Looking back on 1985 Dec. 30. 1985
It’s nearly year’s end and everybody is doing their reviews:
music stations and magazines talking about the latest hot songs, newspapers and
television going on all the sad events of the last year.
For me, the year began on a prophetic note with Fran and I breaking
up just ahead of Christmas, then briefly reuniting, only to have it fall apart
permanently. I saw her only a few days ago on the street, a bitter sweet moment
that made it clear we would never get together again.
We put out our Sixties issue of our zine, a marked
improvement on almost every level, better writing, and editing, and this sense of
hope for our literary future.
Early in the year, I quit Dunkin, enraged at the new manager,
Jerry and partly as a compromise with Fran, who hated my working the overnight
shift (even though it paid twice as much as I could make in the Fotomat.) But I
went back to Fotomat at the end of January anyway, and found my predictions for
financial ruin coming to pass – though the move introduced me to Safire and a romance
I never expected.
Broke, I went back to baking, not in Willowbrook, but in
Bloomfield. This lasted only a short time before Phil lured me back to
Willowbrook again, and since then have been working as baker by night and Fotomate
day.
Mary Ann fled New Jersey for the west mid-year. She had originally
planned to go to California but wound up in one of those dusty southwest states
instead. She got angry at me over a story I wrote based on an incident between
us in 1981.
But it was more than just my opinion about her running away.
She has always been deeply entrenched in liberal politics, guilt-ridden over
being white while black people suffered.
++++++++
§ What you will do:
(A) Print the diary entry's text from "Broke, I went" to "us in 1981.".
(B) Go on with the diary entry looking back on 1985, picking up after its last sentence.
The entries come from a separate source, not from the diary entry.
++++++++
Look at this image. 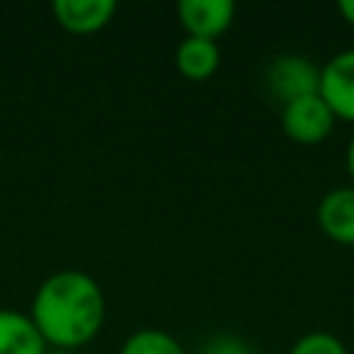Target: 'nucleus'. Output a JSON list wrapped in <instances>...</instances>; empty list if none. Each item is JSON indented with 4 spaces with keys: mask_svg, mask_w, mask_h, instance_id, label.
I'll return each mask as SVG.
<instances>
[{
    "mask_svg": "<svg viewBox=\"0 0 354 354\" xmlns=\"http://www.w3.org/2000/svg\"><path fill=\"white\" fill-rule=\"evenodd\" d=\"M28 315L47 348L75 351L94 340L102 329L105 293L100 282L86 271H55L36 288Z\"/></svg>",
    "mask_w": 354,
    "mask_h": 354,
    "instance_id": "f257e3e1",
    "label": "nucleus"
},
{
    "mask_svg": "<svg viewBox=\"0 0 354 354\" xmlns=\"http://www.w3.org/2000/svg\"><path fill=\"white\" fill-rule=\"evenodd\" d=\"M318 86H321V66L304 55L285 53V55H277L274 61H268V66H266V88L282 105L293 102L299 97L318 94Z\"/></svg>",
    "mask_w": 354,
    "mask_h": 354,
    "instance_id": "f03ea898",
    "label": "nucleus"
},
{
    "mask_svg": "<svg viewBox=\"0 0 354 354\" xmlns=\"http://www.w3.org/2000/svg\"><path fill=\"white\" fill-rule=\"evenodd\" d=\"M335 113L332 108L324 102L321 94H310V97H299L293 102H285L279 111V124L282 133L296 141V144H321L324 138H329V133L335 130Z\"/></svg>",
    "mask_w": 354,
    "mask_h": 354,
    "instance_id": "7ed1b4c3",
    "label": "nucleus"
},
{
    "mask_svg": "<svg viewBox=\"0 0 354 354\" xmlns=\"http://www.w3.org/2000/svg\"><path fill=\"white\" fill-rule=\"evenodd\" d=\"M318 94L332 108L335 119L354 124V47L335 53L321 66Z\"/></svg>",
    "mask_w": 354,
    "mask_h": 354,
    "instance_id": "20e7f679",
    "label": "nucleus"
},
{
    "mask_svg": "<svg viewBox=\"0 0 354 354\" xmlns=\"http://www.w3.org/2000/svg\"><path fill=\"white\" fill-rule=\"evenodd\" d=\"M177 19H180L185 36H199V39L216 41L232 25L235 3L232 0H180Z\"/></svg>",
    "mask_w": 354,
    "mask_h": 354,
    "instance_id": "39448f33",
    "label": "nucleus"
},
{
    "mask_svg": "<svg viewBox=\"0 0 354 354\" xmlns=\"http://www.w3.org/2000/svg\"><path fill=\"white\" fill-rule=\"evenodd\" d=\"M321 232L343 246H354V185H337L326 191L315 210Z\"/></svg>",
    "mask_w": 354,
    "mask_h": 354,
    "instance_id": "423d86ee",
    "label": "nucleus"
},
{
    "mask_svg": "<svg viewBox=\"0 0 354 354\" xmlns=\"http://www.w3.org/2000/svg\"><path fill=\"white\" fill-rule=\"evenodd\" d=\"M53 14L64 30L86 36V33L102 30L113 19L116 3L113 0H55Z\"/></svg>",
    "mask_w": 354,
    "mask_h": 354,
    "instance_id": "0eeeda50",
    "label": "nucleus"
},
{
    "mask_svg": "<svg viewBox=\"0 0 354 354\" xmlns=\"http://www.w3.org/2000/svg\"><path fill=\"white\" fill-rule=\"evenodd\" d=\"M47 343L28 313L0 307V354H44Z\"/></svg>",
    "mask_w": 354,
    "mask_h": 354,
    "instance_id": "6e6552de",
    "label": "nucleus"
},
{
    "mask_svg": "<svg viewBox=\"0 0 354 354\" xmlns=\"http://www.w3.org/2000/svg\"><path fill=\"white\" fill-rule=\"evenodd\" d=\"M221 64V50L213 39L183 36L174 53V66L188 80H207Z\"/></svg>",
    "mask_w": 354,
    "mask_h": 354,
    "instance_id": "1a4fd4ad",
    "label": "nucleus"
},
{
    "mask_svg": "<svg viewBox=\"0 0 354 354\" xmlns=\"http://www.w3.org/2000/svg\"><path fill=\"white\" fill-rule=\"evenodd\" d=\"M119 354H185V348L166 329H138L122 343Z\"/></svg>",
    "mask_w": 354,
    "mask_h": 354,
    "instance_id": "9d476101",
    "label": "nucleus"
},
{
    "mask_svg": "<svg viewBox=\"0 0 354 354\" xmlns=\"http://www.w3.org/2000/svg\"><path fill=\"white\" fill-rule=\"evenodd\" d=\"M288 354H348L346 343L332 335V332H324V329H313V332H304Z\"/></svg>",
    "mask_w": 354,
    "mask_h": 354,
    "instance_id": "9b49d317",
    "label": "nucleus"
},
{
    "mask_svg": "<svg viewBox=\"0 0 354 354\" xmlns=\"http://www.w3.org/2000/svg\"><path fill=\"white\" fill-rule=\"evenodd\" d=\"M199 354H249V348L232 335H216L202 346Z\"/></svg>",
    "mask_w": 354,
    "mask_h": 354,
    "instance_id": "f8f14e48",
    "label": "nucleus"
},
{
    "mask_svg": "<svg viewBox=\"0 0 354 354\" xmlns=\"http://www.w3.org/2000/svg\"><path fill=\"white\" fill-rule=\"evenodd\" d=\"M337 11H340V17L354 28V0H340V3H337Z\"/></svg>",
    "mask_w": 354,
    "mask_h": 354,
    "instance_id": "ddd939ff",
    "label": "nucleus"
},
{
    "mask_svg": "<svg viewBox=\"0 0 354 354\" xmlns=\"http://www.w3.org/2000/svg\"><path fill=\"white\" fill-rule=\"evenodd\" d=\"M346 171H348L351 185H354V136L348 138V147H346Z\"/></svg>",
    "mask_w": 354,
    "mask_h": 354,
    "instance_id": "4468645a",
    "label": "nucleus"
},
{
    "mask_svg": "<svg viewBox=\"0 0 354 354\" xmlns=\"http://www.w3.org/2000/svg\"><path fill=\"white\" fill-rule=\"evenodd\" d=\"M44 354H75V351H66V348H47Z\"/></svg>",
    "mask_w": 354,
    "mask_h": 354,
    "instance_id": "2eb2a0df",
    "label": "nucleus"
}]
</instances>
++++++++
§ Expected responses:
(A)
Broke, I went back to baking, not in Willowbrook, but in
Bloomfield. This lasted only a short time before Phil lured me back to
Willowbrook again, and since then have been working as baker by night and Fotomate
day.
Mary Ann fled New Jersey for the west mid-year. She had originally
planned to go to California but wound up in one of those dusty southwest states
instead. She got angry at me over a story I wrote based on an incident between
us in 1981.

(B)
Even though I have known her since Kindergarten, I never
fully understood this illusion of guilt. We both grew up in Paterson where we came
face to face with racial reality, where it is a dog-eat-dog world regardless of
color, and there is no reason to feel guilty for managing to squeeze something good
out of life.
This year saw Louise come back into my life in a big carry,
carrying the baggage of welfare, leaving me with the decision to shut up and
pay up or reveal to the welfare agencies that I had been giving her money on
the sly for years (and she never reporting it). I shut up and paid.
My relationship with Safire bloomed into full scale romance
over the summer, complicated by whether or not she would move south to Maryland
with her husband or remain north with me. By October, she had settled in
Baltimore.
This is the year Pauly fell in love, head over heals in love
with a young girl. I’d never seen Pauly like that before, full of the ridiculous
antics we might expect of a 17-year-old, not someone on the verge of 37. By
August, it was all over and he moved out of Passaic. I moved back into the
apartment he abandoned, a fortress of my own against the world.
With the New Year looming over me, I know I will have to
make more fundamental changes in my life. I just don’t know what they are at
the moment.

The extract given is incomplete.